All of these converging contradictions create a Godfusion—a frustrating misrepresentation of our Creator, which leads people to either run away in horror or smirk at the notion of Bible stories

Who is God? Let us start off with three simple insights: 

  1. God is not much use to us if He doesn’t like humans. Any belief that contends that He is miffed, distant, demanding or bewildered by our choices and make-up is a bizarre notion, considering that He was so meticulous in creating us.
  2. God, being a Spirit, needs to find a way to communicate to us, who are in flesh and blood, by devising a persona that is earth-friendly. I don’t know what you call this Being—I know him as Jesus. And even if there wasn’t a carpenter born two thousand years ago, we would need to come up with one to help us relate to a Spirit and help bring that blessing to us in a human way.
  3.  God is of little use to human beings if he isn’t fatherly. Any discussion about the Divine that takes us into a belief that He is irrelevant to human life because He is beyond our comprehension, or we are so beyond the comprehension of religion that we have become irrelevant to faith leaves us alone and fatherless. 

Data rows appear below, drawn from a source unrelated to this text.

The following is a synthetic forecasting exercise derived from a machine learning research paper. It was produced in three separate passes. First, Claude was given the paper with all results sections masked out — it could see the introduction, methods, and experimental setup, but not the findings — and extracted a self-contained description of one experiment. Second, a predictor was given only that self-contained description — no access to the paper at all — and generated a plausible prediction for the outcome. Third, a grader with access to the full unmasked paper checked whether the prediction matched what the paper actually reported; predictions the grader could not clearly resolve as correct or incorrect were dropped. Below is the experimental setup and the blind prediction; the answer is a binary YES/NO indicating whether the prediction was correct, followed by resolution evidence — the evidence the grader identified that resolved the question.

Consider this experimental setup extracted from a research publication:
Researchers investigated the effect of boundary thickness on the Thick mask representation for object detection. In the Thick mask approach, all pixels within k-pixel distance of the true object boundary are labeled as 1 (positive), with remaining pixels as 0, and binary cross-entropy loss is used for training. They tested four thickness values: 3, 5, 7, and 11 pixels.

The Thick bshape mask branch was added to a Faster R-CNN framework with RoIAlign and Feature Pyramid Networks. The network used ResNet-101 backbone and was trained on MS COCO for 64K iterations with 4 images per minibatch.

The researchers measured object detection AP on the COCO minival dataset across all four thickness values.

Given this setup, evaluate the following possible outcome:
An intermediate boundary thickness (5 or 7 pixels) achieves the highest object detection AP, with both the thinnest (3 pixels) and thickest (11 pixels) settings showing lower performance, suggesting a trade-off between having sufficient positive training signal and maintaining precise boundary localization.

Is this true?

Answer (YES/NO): YES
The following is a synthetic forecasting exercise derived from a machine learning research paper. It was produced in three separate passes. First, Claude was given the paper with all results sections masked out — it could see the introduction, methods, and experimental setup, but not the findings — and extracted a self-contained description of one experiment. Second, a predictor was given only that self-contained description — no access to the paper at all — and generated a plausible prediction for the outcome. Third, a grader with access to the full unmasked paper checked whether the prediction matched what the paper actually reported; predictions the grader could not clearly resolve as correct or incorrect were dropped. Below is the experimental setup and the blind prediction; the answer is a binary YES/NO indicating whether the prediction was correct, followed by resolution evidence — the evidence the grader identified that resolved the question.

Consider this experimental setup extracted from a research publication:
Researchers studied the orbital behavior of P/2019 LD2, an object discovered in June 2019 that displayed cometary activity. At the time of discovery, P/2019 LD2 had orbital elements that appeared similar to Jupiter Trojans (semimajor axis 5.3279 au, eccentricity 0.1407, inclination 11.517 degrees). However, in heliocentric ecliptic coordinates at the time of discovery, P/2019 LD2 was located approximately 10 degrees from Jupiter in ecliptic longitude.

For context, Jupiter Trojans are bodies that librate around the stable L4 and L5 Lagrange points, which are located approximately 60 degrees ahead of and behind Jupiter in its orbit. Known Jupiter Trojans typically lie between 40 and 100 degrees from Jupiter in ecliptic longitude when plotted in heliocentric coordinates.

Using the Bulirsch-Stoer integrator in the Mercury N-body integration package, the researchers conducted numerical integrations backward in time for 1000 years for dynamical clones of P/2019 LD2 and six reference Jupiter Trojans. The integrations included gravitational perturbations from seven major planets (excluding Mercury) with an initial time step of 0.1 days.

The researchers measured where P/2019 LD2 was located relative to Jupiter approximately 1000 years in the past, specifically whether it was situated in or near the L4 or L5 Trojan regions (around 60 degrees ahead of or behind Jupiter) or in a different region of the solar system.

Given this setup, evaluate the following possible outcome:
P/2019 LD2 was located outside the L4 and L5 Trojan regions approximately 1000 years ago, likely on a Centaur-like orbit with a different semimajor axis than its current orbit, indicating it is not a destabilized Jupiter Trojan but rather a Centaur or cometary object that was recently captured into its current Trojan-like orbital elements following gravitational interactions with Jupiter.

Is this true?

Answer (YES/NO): YES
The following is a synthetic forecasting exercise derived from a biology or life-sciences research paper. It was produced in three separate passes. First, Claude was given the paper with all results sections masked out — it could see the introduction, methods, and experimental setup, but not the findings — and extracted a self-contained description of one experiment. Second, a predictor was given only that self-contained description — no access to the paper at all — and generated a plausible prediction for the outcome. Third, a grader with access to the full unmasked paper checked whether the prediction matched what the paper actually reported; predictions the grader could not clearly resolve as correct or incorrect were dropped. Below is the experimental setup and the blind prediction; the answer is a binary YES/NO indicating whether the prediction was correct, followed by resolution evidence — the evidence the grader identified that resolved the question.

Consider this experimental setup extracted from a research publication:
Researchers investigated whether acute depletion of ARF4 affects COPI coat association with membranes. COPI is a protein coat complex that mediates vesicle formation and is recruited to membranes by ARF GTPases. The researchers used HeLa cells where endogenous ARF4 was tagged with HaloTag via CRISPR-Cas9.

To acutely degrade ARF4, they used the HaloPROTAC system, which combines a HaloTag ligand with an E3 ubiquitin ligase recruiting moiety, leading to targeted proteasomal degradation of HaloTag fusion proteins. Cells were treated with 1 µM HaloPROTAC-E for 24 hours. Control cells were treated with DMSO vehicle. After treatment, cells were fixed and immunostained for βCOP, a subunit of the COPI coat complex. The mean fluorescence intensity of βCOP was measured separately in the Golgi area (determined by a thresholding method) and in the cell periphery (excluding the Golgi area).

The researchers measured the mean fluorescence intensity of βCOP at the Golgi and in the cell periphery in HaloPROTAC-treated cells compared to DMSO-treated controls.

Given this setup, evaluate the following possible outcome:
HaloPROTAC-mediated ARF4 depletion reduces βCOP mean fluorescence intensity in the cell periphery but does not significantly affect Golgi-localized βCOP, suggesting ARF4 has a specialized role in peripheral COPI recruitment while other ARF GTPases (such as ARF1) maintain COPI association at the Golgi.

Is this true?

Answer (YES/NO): NO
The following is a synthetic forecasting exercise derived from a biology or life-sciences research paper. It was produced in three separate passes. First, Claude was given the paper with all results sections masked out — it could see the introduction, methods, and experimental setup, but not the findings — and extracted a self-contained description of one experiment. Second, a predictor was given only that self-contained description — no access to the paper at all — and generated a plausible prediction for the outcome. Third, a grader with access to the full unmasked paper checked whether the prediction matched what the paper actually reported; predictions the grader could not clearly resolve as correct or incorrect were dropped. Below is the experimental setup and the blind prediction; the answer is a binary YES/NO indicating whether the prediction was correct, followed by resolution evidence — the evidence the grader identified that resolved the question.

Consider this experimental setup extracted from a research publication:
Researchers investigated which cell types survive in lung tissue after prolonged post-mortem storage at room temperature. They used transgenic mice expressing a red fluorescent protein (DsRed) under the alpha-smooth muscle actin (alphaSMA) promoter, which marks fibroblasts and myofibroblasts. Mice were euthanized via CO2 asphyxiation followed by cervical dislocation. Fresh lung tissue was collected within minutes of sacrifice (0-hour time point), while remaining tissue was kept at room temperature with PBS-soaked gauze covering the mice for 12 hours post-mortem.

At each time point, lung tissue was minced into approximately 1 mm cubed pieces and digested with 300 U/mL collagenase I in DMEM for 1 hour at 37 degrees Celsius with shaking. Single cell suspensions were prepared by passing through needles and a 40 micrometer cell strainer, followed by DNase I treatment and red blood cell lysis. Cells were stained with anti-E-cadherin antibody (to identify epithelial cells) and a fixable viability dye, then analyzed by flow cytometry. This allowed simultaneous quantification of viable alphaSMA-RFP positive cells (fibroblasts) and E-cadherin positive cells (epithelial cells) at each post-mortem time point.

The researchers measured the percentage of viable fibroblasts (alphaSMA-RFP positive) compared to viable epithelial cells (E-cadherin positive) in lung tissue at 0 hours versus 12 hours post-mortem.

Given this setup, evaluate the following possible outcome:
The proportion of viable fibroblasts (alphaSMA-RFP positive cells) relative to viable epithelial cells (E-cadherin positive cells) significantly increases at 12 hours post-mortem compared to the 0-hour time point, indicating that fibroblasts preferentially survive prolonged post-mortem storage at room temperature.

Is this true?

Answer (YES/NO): YES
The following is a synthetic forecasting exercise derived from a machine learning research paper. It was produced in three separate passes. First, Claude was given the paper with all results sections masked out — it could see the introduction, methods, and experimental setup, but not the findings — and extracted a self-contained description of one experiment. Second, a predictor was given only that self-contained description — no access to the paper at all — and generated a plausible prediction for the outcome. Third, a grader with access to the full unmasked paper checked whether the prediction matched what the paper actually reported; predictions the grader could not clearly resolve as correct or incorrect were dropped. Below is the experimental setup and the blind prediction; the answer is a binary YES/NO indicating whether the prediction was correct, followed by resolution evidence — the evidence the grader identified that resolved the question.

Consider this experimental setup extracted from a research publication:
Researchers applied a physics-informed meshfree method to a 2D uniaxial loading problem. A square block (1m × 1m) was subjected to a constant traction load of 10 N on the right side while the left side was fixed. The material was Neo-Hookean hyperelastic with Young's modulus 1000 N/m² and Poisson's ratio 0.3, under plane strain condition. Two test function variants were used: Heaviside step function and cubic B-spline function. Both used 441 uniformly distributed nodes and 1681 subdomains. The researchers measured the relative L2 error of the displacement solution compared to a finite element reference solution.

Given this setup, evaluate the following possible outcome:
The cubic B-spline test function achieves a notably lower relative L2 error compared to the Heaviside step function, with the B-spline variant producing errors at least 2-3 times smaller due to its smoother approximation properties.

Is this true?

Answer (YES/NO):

It is time to understand two very important things about moving our faith, our beliefs and our ideas forward: 

  • We need God. Without Him, it is virtually impossible for us to grasp the brotherhood of mankind. If we’re not related to a common Father, then we’re just warring tribes, looking for reasons to get enraged so we can set our war machine in motion.
  • If we don’t have a God, we begin to believe that this life is all that matters, and any time we’re only given one choice, we not only lose our motivation, but we also begin to lose the desire for excellence.

Be careful of the Godfusion in our country today, instigated by both atheists and religion, to chase our Father from us and coronate either a clown or a dictator. We need a Father who is in heaven. Earth cannot be a jungle—it was created to be a garden.

And until we get back to the Garden, we will be in danger … of flirting with extinction.